The same amount of detail on the outside of the truck can be found on the inside, too. The seats were redone in the original black vinyl with patterns by Country Upholstery in Phoenix. A tilt column was added, and a billet wheel and console were installed for added flair. The completed interior gives off a stock feel, with little hits of custom here and there. There are other details on this truck that are often missed by the casual observer. Things like the rare green-tinted glass from Bell Glass in Phoenix, or the smoothed camper on the back end, just to name a few. This truck is covered in little details, but they’re all very subtle, which is exactly how Frank wanted it.
So what’s next for Frank and his projects? Rumor has it he’s building a twin of this truck but in pickup form, and then he wants to do a 4×4 version. There’s also myriad other vehicles coming and going from his property, so who knows what will turn up next.

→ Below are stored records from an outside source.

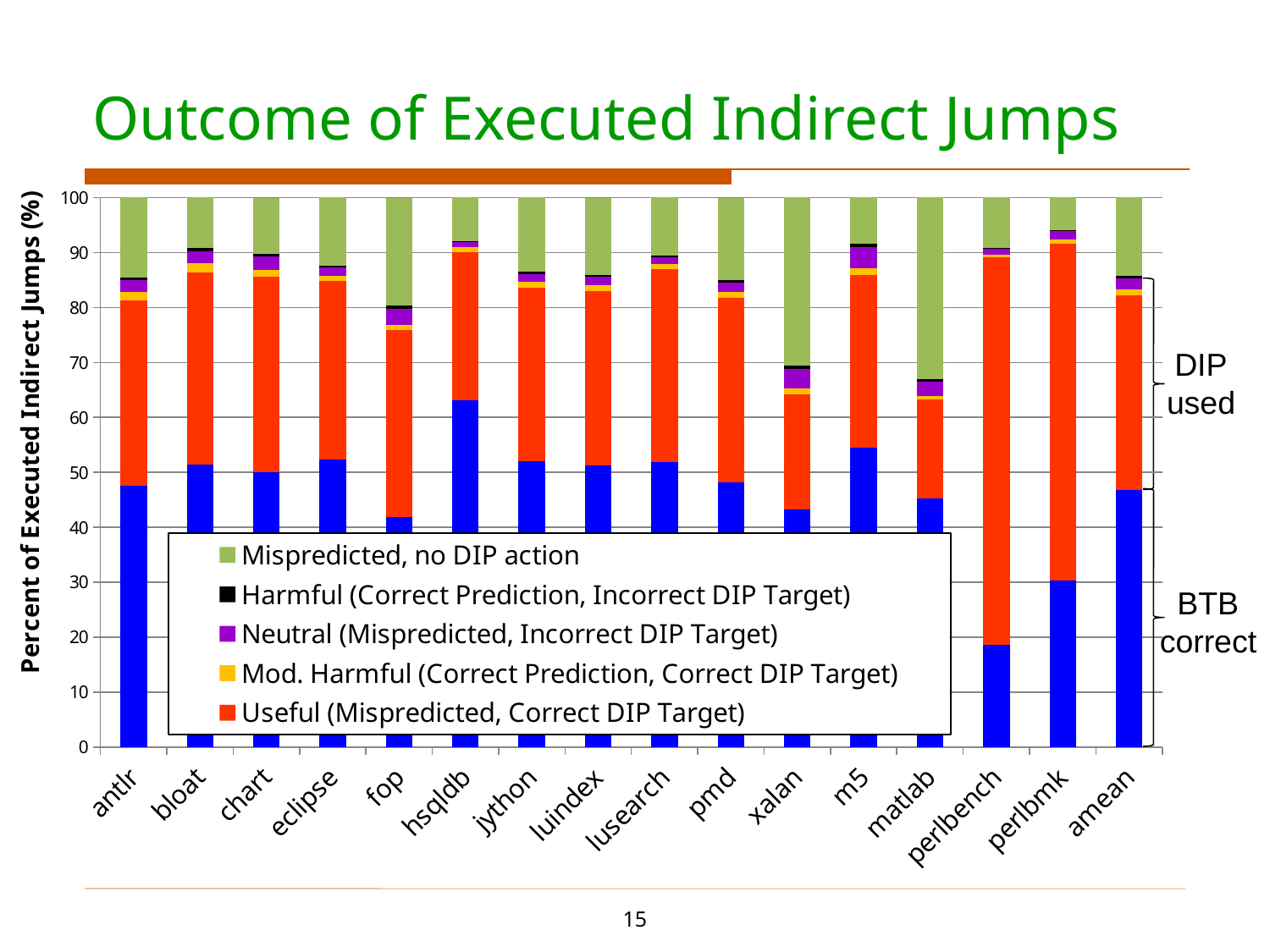
Is the 'BTB correct' (blue) value for matlab greater or less than 50? less Is the 'BTB correct' (blue) value for antlr greater or less than 40? greater Which benchmark has the highest 'BTB correct' (blue) segment? hsqldb What kind of chart is shown on the slide? Stacked bar chart Is the 'BTB correct' (blue) value for hsqldb greater or less than 60? greater How many series does the legend list? 5 What is the label of the y axis? Percent of Executed Indirect Jumps (%) What is the total height of the stacked bar for antlr? 100 Which has a larger 'BTB correct' (blue) segment, hsqldb or perlbench? hsqldb How many categories (benchmarks) are shown along the x axis? 16 Which benchmark has the lowest 'BTB correct' (blue) segment? perlbench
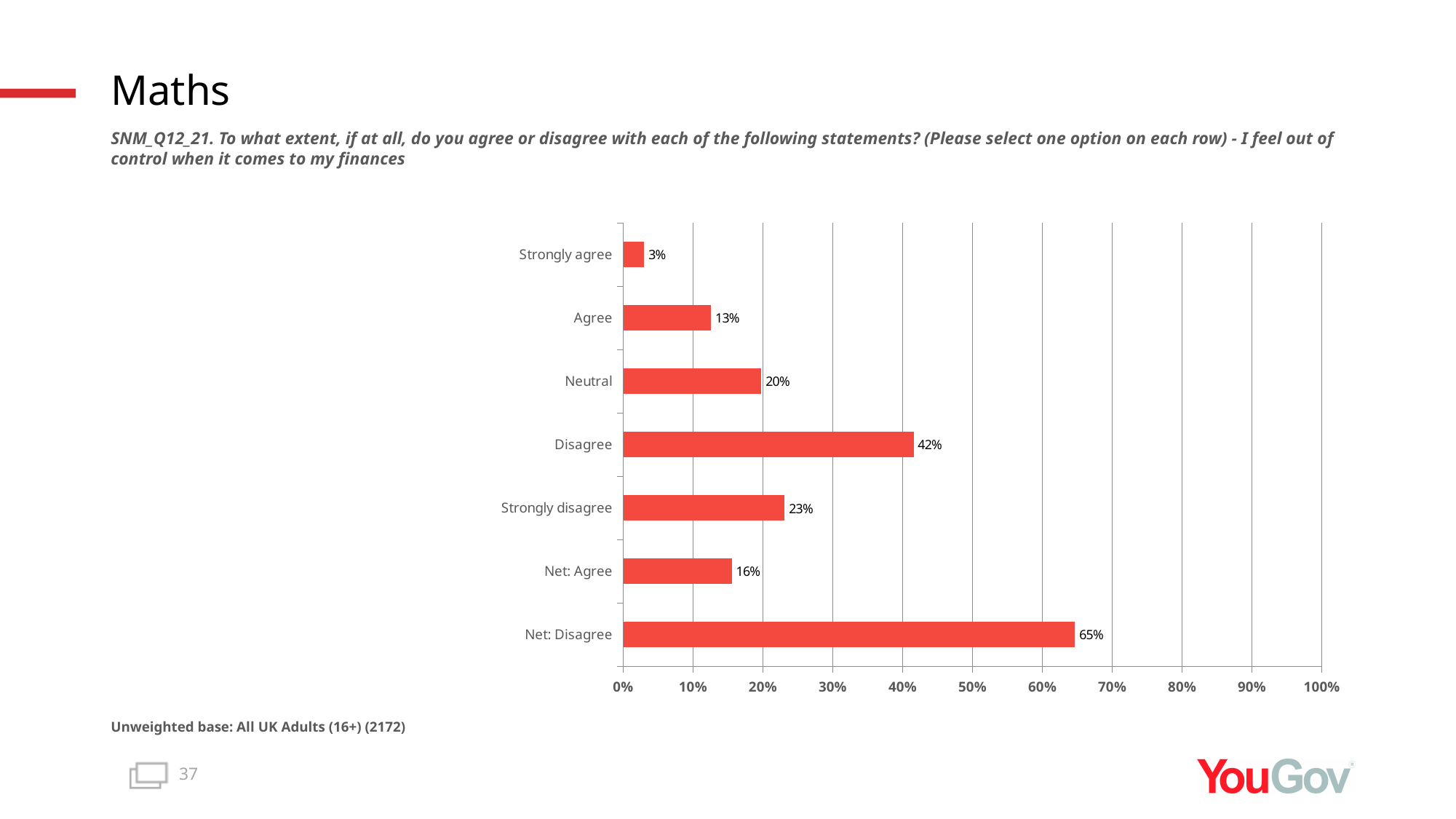
Which is larger, 'Strongly disagree' or 'Agree'? Strongly disagree How many categories are shown on the chart? 7 What kind of chart is shown on the slide? Bar chart Is the value for 'Disagree' greater or less than 50%? less What is the value shown for 'Neutral'? 20% What is the difference between 'Net: Disagree' and 'Net: Agree'? 49% What is the unweighted base stated below the chart? All UK Adults (16+) (2172) What is the value shown for 'Net: Disagree'? 65% What percentage of respondents selected 'Strongly agree'? 3% Which category has the highest value? Net: Disagree Which category has the lowest value? Strongly agree What percentage of respondents selected 'Disagree'? 42%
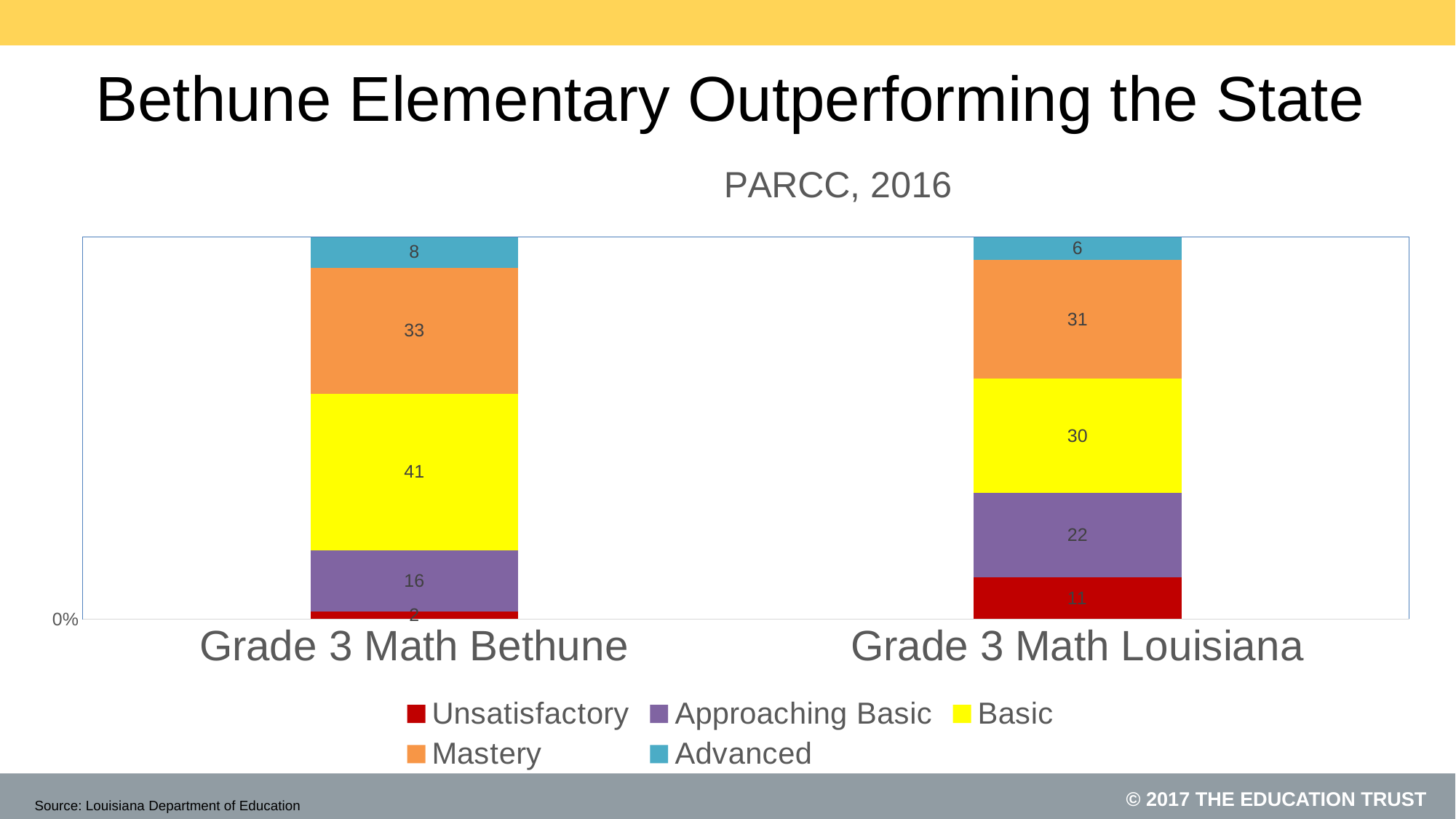
What is the Unsatisfactory value for Grade 3 Math Louisiana? 11 What is the subtitle shown above the chart? PARCC, 2016 What type of chart is shown on the slide? Stacked bar chart What is the Approaching Basic value for Grade 3 Math Louisiana? 22 Which category has the larger Mastery value, Grade 3 Math Bethune or Grade 3 Math Louisiana? Grade 3 Math Bethune What is the Mastery value for Grade 3 Math Louisiana? 31 How many categories are shown on the x axis? 2 What is the difference between the Basic values for Grade 3 Math Bethune and Grade 3 Math Louisiana? 11 What is the Basic value for Grade 3 Math Bethune? 41 What is the total of the stacked bar for Grade 3 Math Louisiana? 100 How many series does the legend list? 5 What is the Advanced value for Grade 3 Math Bethune? 8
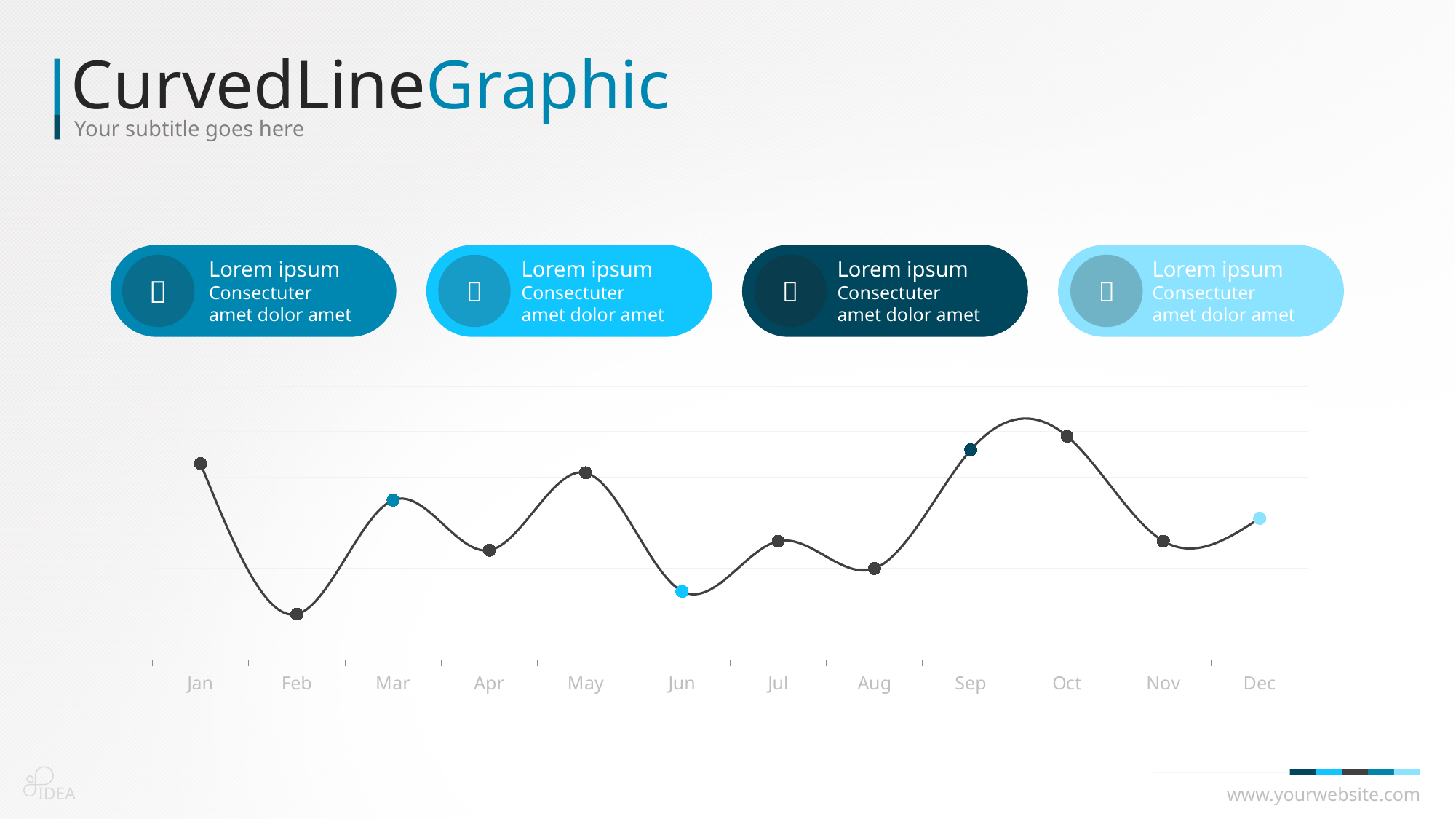
Does the line rise or fall from Jan to Feb? fall Does the line rise or fall from Oct to Nov? fall What do the labels along the x axis of the line chart represent? months (Jan to Dec) Which is higher on the line chart, the value for Jul or the value for Aug? Jul How many data points are plotted on the line chart? 12 Which is higher on the line chart, the value for Nov or the value for Dec? Dec Which month has the lowest point on the line chart? Feb Which is higher on the line chart, the value for Apr or the value for May? May What is the title of the slide containing the line chart? Curved Line Graphic What kind of chart is shown on the slide? line chart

What we do know is that whatever it is, it’ll be clean and packed with details.
1972 Chevrolet 2WD K5
Performed by Eric Hill and Mike Fisher, Phoenix; Ernie at Sav-On Transmissions, Phoenix
2004 Chevrolet Vortec V-8
520 hp A at 5,500 rpm
580 ft-lbs torque at 5,200 rpm
Lunati 180-degree billet crank
Eagle H-beam rods
Arias forged piston
Air Flow Research aluminum heads
Camaro oil pan
New stock valve covers
Manual cooling fan
Double roller timing chain
Painless wiring kit
Custom-made motor mounts
Affordable Exhaust Coating 3-inch exhaust tubing
3-inch Flowmaster muffler
2004 4l60E automatic transmission
Corvette high-stall converter
Steel one-piece tubing for the radiator hoses
Performed by Allen at Arizona Kustom Koncepts in Phoenix, Ernie at Sav-On Trans in Phoenix
Narrowed 1972 12-bolt rearend with posi and Moser axles
Front inner wheel tubs stretched and notched for hood hinges and 24s
15-inch Baer drilled and slotted brakes with si-piston calipers front and rear
8-inch master cylinder
Dropped and narrowed front suspension
Airbags front and rear
Factory pan hard bar
Nitro shocks front and rear
Wheels & Tires:
24- and 26-inch Intro Twisted Vistas
275/25R24 and 275/25R26 Toyo Tires
Body & Paint:
Gilbert at G&P Customs, Phoenix
Stock removable hardtop, smoothed on the inside
Inner rear wheel tubs stretched 2 inches per side
Chrome bumpers and grille
Shaved tailgate handle
PPG Urethane black
Country Upholstery, Phoenix
Rear seat narrowed 4 inches to accommodate tubs
Original bucket seats
Tilt steering column
Factory center console
Intro Twisted Vista billet steering wheel
That may look like a stock engine from a 2004 Chevrolet truck, but it’s been beefed up to put out 520 ponies to those 26s out back.
If it wasn’t for that Intro billet steering wheel, you might think this was a stock truck, but it’s not. Frank and his team have gone through everything to make it factory fresh.
One of the cooler tricks on the Blazer is the rear seat. It’s been cut and narrowed 4 inches to fit the wider wheel tubs.
Yup, those are 26s on a 1967-72 Blazer, and to slow it down, 15-inch Baer brakes are mounted on all four corners.